### GIVEN REQUEST
Copy, word for word, the lines from the one containing "Is point 352,112" through the one containing "point (315, 123), point", including both of those lines.

--- RECORDS TO USE ---

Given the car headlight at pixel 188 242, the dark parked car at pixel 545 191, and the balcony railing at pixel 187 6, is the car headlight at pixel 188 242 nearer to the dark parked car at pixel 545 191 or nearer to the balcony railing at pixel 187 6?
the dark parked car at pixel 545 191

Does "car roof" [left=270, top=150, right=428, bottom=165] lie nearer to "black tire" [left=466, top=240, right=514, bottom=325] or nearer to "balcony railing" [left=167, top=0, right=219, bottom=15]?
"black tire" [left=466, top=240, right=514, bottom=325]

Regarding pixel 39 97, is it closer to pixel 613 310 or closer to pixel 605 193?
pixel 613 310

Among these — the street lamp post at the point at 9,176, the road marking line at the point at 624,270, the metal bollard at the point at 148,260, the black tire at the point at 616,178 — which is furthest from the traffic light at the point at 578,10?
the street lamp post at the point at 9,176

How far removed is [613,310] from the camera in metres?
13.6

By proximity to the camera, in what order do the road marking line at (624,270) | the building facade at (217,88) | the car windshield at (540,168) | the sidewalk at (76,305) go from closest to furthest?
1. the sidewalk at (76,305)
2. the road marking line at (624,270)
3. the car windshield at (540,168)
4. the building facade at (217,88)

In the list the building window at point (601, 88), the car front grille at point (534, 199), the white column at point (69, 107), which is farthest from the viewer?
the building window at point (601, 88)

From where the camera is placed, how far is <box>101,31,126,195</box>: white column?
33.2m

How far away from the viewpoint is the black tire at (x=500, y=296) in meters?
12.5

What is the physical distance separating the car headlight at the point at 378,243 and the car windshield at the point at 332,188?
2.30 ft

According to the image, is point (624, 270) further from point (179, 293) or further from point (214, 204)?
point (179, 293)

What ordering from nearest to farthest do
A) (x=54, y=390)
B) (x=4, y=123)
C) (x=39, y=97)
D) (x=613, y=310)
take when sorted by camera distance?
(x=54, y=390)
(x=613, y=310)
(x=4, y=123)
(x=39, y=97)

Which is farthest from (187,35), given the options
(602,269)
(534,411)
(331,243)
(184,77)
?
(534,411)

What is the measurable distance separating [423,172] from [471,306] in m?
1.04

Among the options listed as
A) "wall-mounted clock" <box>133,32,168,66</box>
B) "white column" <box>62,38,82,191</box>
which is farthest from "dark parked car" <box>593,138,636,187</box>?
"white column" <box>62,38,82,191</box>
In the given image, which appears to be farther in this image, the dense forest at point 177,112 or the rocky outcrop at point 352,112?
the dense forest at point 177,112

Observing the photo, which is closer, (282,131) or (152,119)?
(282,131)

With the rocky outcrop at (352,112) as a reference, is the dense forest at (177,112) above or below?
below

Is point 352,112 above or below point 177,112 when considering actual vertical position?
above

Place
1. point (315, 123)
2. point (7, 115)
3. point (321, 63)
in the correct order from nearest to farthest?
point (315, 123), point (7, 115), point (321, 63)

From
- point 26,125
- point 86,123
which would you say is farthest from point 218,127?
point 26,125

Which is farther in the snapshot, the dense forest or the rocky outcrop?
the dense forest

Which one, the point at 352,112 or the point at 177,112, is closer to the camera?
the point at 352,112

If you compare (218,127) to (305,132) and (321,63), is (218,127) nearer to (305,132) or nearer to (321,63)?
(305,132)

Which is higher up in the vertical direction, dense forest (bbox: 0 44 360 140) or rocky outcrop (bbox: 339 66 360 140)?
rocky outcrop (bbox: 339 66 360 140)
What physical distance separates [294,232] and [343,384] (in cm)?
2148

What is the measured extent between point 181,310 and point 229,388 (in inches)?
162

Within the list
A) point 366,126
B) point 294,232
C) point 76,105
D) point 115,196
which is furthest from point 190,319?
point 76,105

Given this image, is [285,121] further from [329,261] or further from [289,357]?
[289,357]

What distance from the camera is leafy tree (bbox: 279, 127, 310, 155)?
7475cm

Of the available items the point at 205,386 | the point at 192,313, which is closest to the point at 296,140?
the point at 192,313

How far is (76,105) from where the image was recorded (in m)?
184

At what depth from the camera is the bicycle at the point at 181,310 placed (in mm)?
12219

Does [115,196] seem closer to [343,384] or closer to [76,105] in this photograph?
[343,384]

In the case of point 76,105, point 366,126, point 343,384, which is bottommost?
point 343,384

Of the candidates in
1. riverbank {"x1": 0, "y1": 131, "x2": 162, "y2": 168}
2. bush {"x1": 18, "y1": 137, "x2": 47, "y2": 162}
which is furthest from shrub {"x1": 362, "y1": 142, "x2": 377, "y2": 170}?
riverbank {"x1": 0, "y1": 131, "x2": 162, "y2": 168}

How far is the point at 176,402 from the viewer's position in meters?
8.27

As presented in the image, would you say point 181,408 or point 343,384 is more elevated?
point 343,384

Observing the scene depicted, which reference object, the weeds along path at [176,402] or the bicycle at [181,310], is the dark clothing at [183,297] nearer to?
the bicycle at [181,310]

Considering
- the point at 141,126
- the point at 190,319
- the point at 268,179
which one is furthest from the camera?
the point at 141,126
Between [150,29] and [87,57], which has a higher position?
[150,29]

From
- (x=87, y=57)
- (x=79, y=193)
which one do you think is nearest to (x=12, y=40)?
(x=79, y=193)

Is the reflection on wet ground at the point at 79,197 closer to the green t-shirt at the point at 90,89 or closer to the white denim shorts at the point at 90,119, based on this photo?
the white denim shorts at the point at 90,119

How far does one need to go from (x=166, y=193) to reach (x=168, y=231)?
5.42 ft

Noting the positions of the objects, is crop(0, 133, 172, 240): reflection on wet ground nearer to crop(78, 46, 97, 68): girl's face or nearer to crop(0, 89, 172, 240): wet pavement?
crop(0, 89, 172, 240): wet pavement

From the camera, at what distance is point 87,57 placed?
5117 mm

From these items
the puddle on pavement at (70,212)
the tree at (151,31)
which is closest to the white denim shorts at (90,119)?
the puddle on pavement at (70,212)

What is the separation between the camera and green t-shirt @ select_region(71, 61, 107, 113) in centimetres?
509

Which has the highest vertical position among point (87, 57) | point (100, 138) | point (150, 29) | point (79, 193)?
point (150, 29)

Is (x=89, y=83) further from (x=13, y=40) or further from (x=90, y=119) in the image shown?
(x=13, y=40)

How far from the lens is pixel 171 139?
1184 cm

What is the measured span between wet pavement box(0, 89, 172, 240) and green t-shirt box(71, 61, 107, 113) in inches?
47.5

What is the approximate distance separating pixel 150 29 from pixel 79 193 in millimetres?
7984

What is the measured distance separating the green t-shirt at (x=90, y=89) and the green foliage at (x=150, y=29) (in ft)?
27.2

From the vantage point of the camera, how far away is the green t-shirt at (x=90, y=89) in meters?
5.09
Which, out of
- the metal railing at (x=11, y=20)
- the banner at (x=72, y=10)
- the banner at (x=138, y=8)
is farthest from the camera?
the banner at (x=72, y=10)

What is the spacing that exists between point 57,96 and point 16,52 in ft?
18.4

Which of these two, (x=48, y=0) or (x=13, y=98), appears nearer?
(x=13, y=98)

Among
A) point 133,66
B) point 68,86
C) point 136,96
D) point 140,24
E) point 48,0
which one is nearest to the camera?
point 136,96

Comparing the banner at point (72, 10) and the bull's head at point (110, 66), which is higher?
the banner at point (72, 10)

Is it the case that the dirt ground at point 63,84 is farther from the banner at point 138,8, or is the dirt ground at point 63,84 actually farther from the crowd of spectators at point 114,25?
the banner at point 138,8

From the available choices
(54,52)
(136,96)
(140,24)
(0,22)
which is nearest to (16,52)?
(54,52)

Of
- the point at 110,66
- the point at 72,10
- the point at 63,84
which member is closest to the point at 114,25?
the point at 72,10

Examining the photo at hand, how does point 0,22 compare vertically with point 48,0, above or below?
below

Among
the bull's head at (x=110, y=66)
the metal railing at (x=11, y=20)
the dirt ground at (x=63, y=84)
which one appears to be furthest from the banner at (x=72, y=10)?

---

### SOLUTION
Is point 352,112 above or below point 177,112 when considering actual vertical position?
above

Place
1. point (315, 123)
2. point (7, 115)
3. point (321, 63)
in the correct order from nearest to farthest?
point (315, 123), point (7, 115), point (321, 63)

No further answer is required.